And earlier this year there was some interesting research published about how LLM’s have an “evil vector” that, if enabled, gets them to act like stereotypical villains.

So it seems pretty clear that characters can lie even if the LLM’s task is just “generate text.”

This is fiction, like playing a role-playing game. But we are routinely talking to LLM-generated ghosts and the “helpful, harmless” AI assistant is not the only ghost it can conjure up.

It’s hard to see how role-playing can be all that harmful for a rational adult, but there are news reports that for some people, it definitely is.

throwaway613745•1mo ago

Lying requires intent by definition. LLMs do not and cannot have intent, so they are incapable of lying. They just produce text. They are software.

pegasus•1mo ago

AFAICT, there are several sources of untruth in a model's output. There are unintentional mistakes in the training data, intentional ones (i.e. lies/misinformation in the training data), hallucinations/confabulations filling in for missing data in the corpus, and lastly, deceptive behavior instilled as a side-effect of alignment/RL training. There is intent of various strength behind of all of these, originating from the people and organization behind the model. They want to create a successful model and are prepared to accept certain trade-offs in order to get there. Hopefully the positives outweigh the negatives, but it's hard to tell sometimes.

nickpsecurity•1mo ago

They mostly imitate patterns in the training material. They do it in response to what gets the reward up for RL training. There's probably lots of examples of both lying and confessions in the training data. So, it should surprise nobody that next, sentence machines fill in a lie or confession in situations similar to ghe training data.

I don't consider that very intelligent or more emergent than other behaviors. Now, if nothing like that was in training data (pure honesty with no confessions), it would be very interesting if it replied with lies and confessions. Because it wasn't pretrained to lie or confess like the above model likely was.

carsoon•1mo ago

These models don't even choose 1 outcome. They list probabilities of ALL the tokens outcomes and the backend program decides to choose the one that is most probable OR a different one.

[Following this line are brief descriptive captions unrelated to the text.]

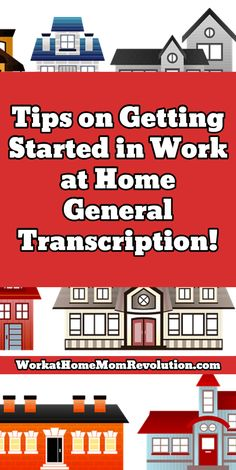 Tips on Getting Started in Work at Home General Transcription! /  / WorkatHomeMomRevolution.com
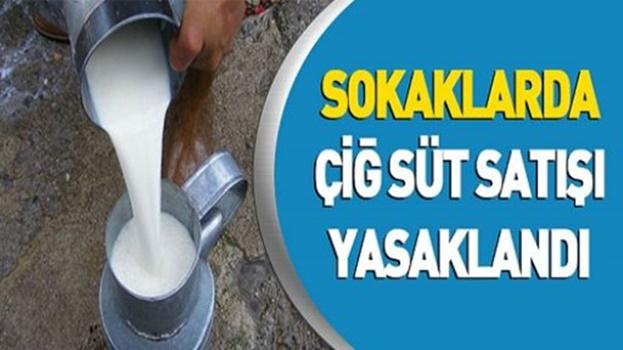 Bandırma sokaklarında çiğ süt satışı yasaklandı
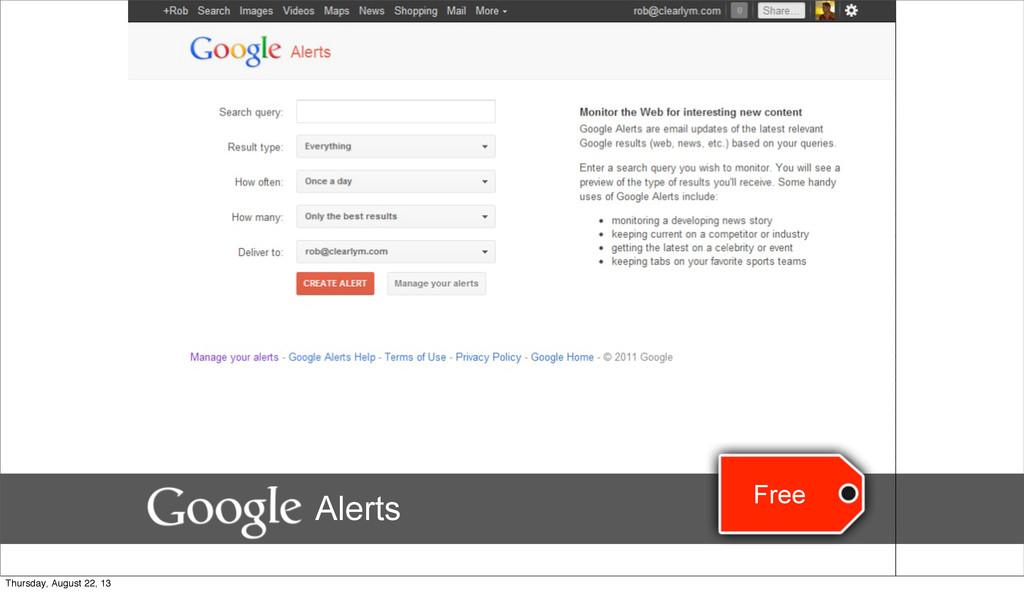 Free Alerts Thursday, August 22, 13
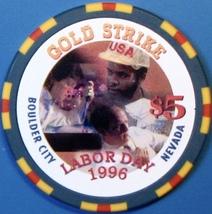 $5 Casino Chip, Gold Strike, Boulder City, NV. Labor Day 1996. M48. - $6.50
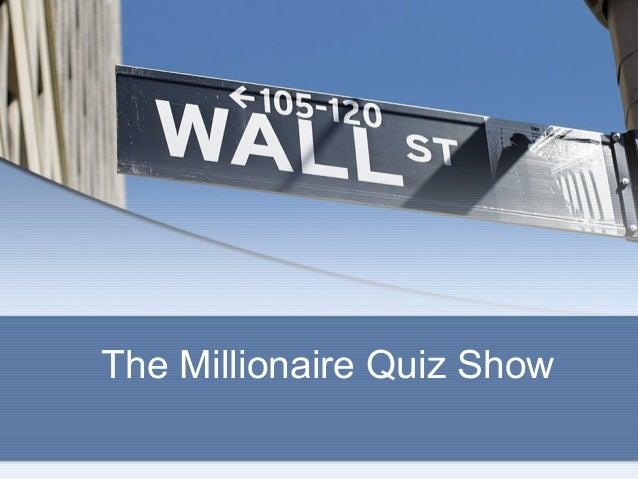 The Millionaire Quiz Show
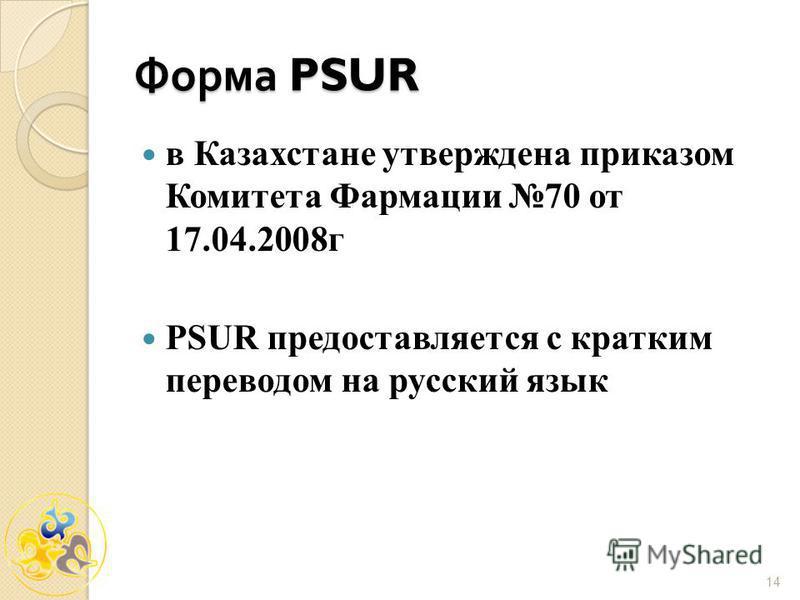 14 Форма PSUR в Казахстане утверждена приказом Комитета Фармации 70 от 17.04.2008 г PSUR предоставляется с кратким переводом на русский язык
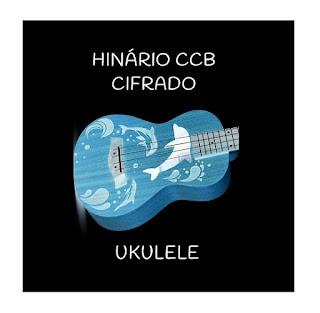 Hinário CCB Cifrado para Ukulele
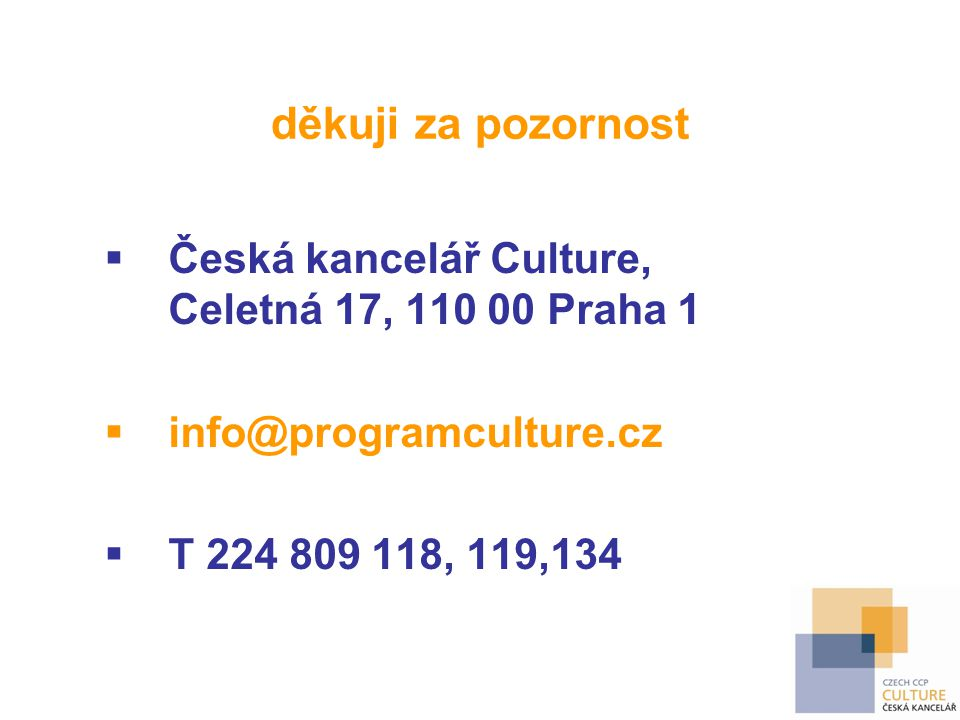 děkuji za pozornost Česká kancelář Culture, Celetná 17, 110 00 Praha 1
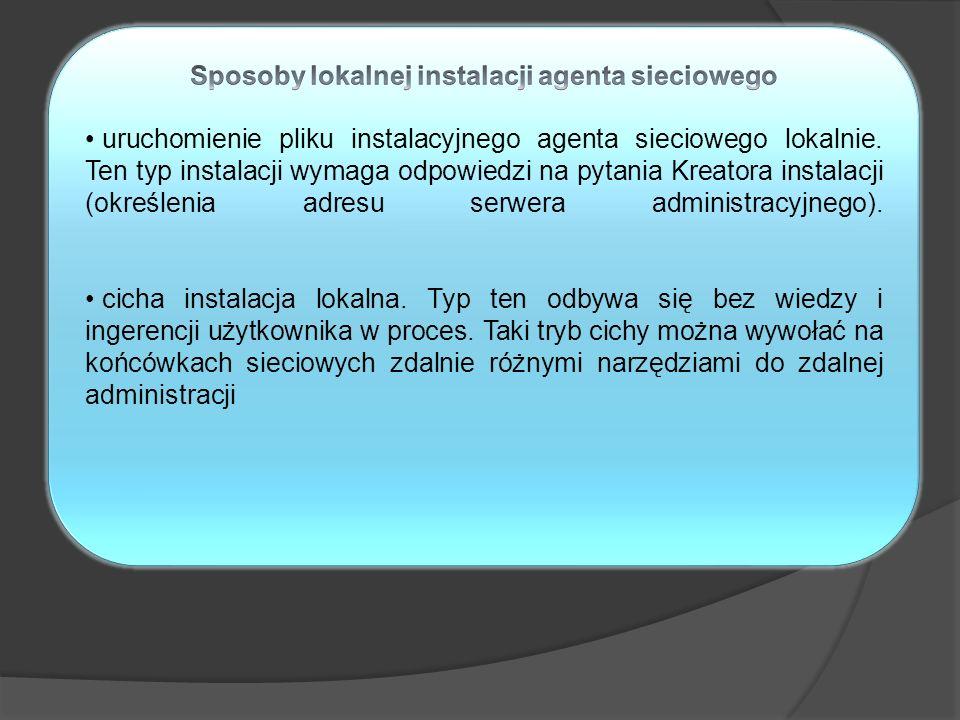 Sposoby lokalnej instalacji agenta sieciowego
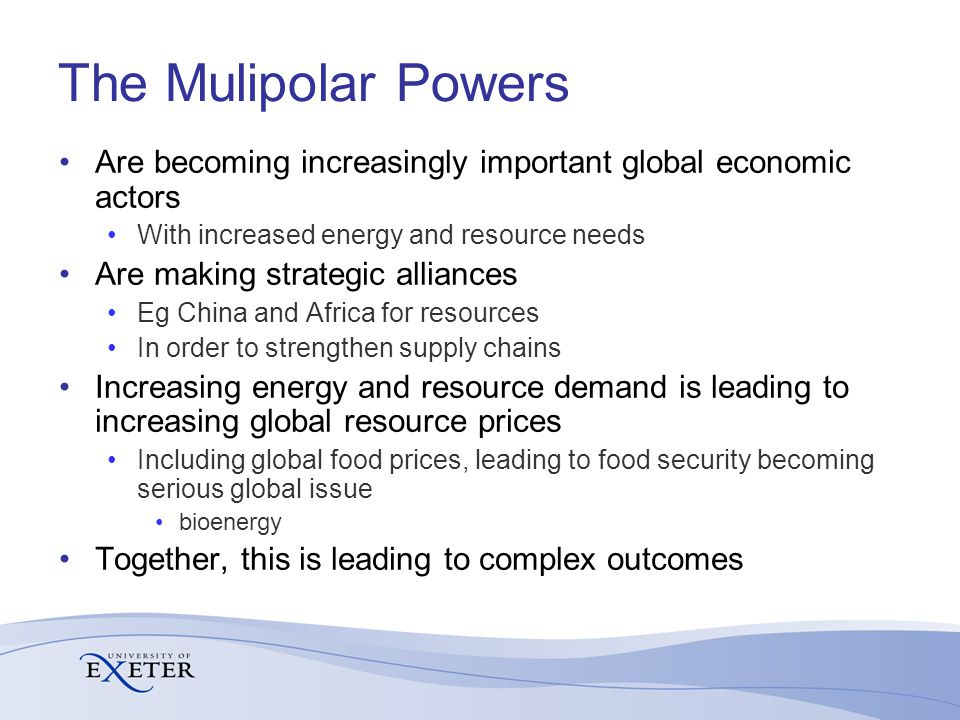 The Mulipolar Powers Are becoming increasingly important global economic actors With increased energy and resource needs Are making strategic alliances Eg China and Africa for resources In order to strengthen supply chains Increasing energy and resource demand is leading to increasing global resource prices Including global food prices, leading to food security becoming serious global issue bioenergy Together, this is leading to complex outcomes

But in practical usage, if an llm does not rank token probability correctly it will feel the same as it "lying"

They are supposed to do whatever we want them to do. They WILL do what the deterministic nature of their final model outcome forces them to do.

pegasus•1mo ago

Because you want both likeability and factuality and if you try to mash them together they both suffer. The idea is that by keeping them separate you reduce concealment pressure by incentivizing accurate self-reporting, rather than appearing correct.

lloydatkinson•1mo ago

What is this?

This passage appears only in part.